EXERCISE DIRECTIONS:
Answer these from the abstract on mosquito immunity, one per line:
(a) What did Otto Warburg find that cancer cells favor?
(b) Where was Enterobacter sp. Ag1 isolated from?
(c) What kind of inhibitor is dimethyl fumarate called?

TEXT SECTION:
Warburg Effect in Anopheles Mosquito Anti‐Bacterial Immunity

Abstract

Otto Warburg discovered cancer cells favor increased glycolysis with pyruvate being converted to lactate rather than acetyl‐CoA for the tricarboxylic acid cycle, and this is termed the Warburg effect. Warburg metabolism has been found to occur in mammalian rapidly proliferating cancer and immune cells. Anopheles species mosquitoes, the vectors for malaria, rely on their metabolic system to provide energy and intermediates for their innate immune system, so called immunometabolism. We posited Warburg metabolism is involved in Anopheles sp. mosquito’s immune response. We designed an anti‐bacterial immunity model using intrathoracic inoculations of Escherichia coli K12, avirulent bacterium, and Enterobacter sp. Ag1, virulent bacterium isolated from the Anopheles sp. midgut, to test the immunometabolism response. We found a statistically significant doubling in lactic acid upon Ent sp. immune challenge as compared to injection injury controls using a lactate assay (t‐test, p = 0.0016). This provides evidence to support increased Warburg metabolism in immune challenged mosquitoes. We then fed Anopheles sp. mosquitoes dimethyl fumarate (DMF), a GAPDH inhibitor, and challenged the mosquitoes with E. coli. We found a significant mortality was observed in DMF treated mosquitoes compared to control (Mantel‐Cox, p < 0.001). By inhibiting the utilization of glycolysis and Warburg metabolism, decreased survival related to immune challenge is observed, showing Warburg metabolism is crucial for mosquito immunity. We believe current cancer therapeutics targeting Warburg metabolism can be an effective vector control strategy to prevent mosquito‐borne diseases.

DATA BELOW:
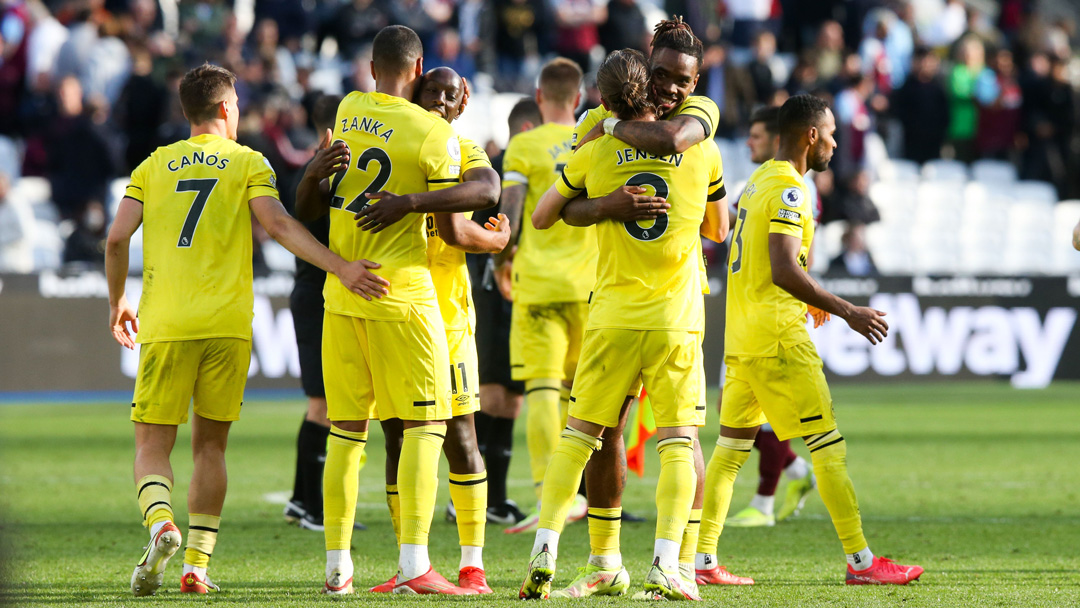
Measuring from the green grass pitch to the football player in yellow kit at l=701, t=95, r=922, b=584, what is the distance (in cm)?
36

OUTPUT OF THE TASK:
(a) Increased glycolysis, with pyruvate converted to lactate rather than acetyl‐CoA for the tricarboxylic acid cycle
(b) The Anopheles sp. midgut
(c) A GAPDH inhibitor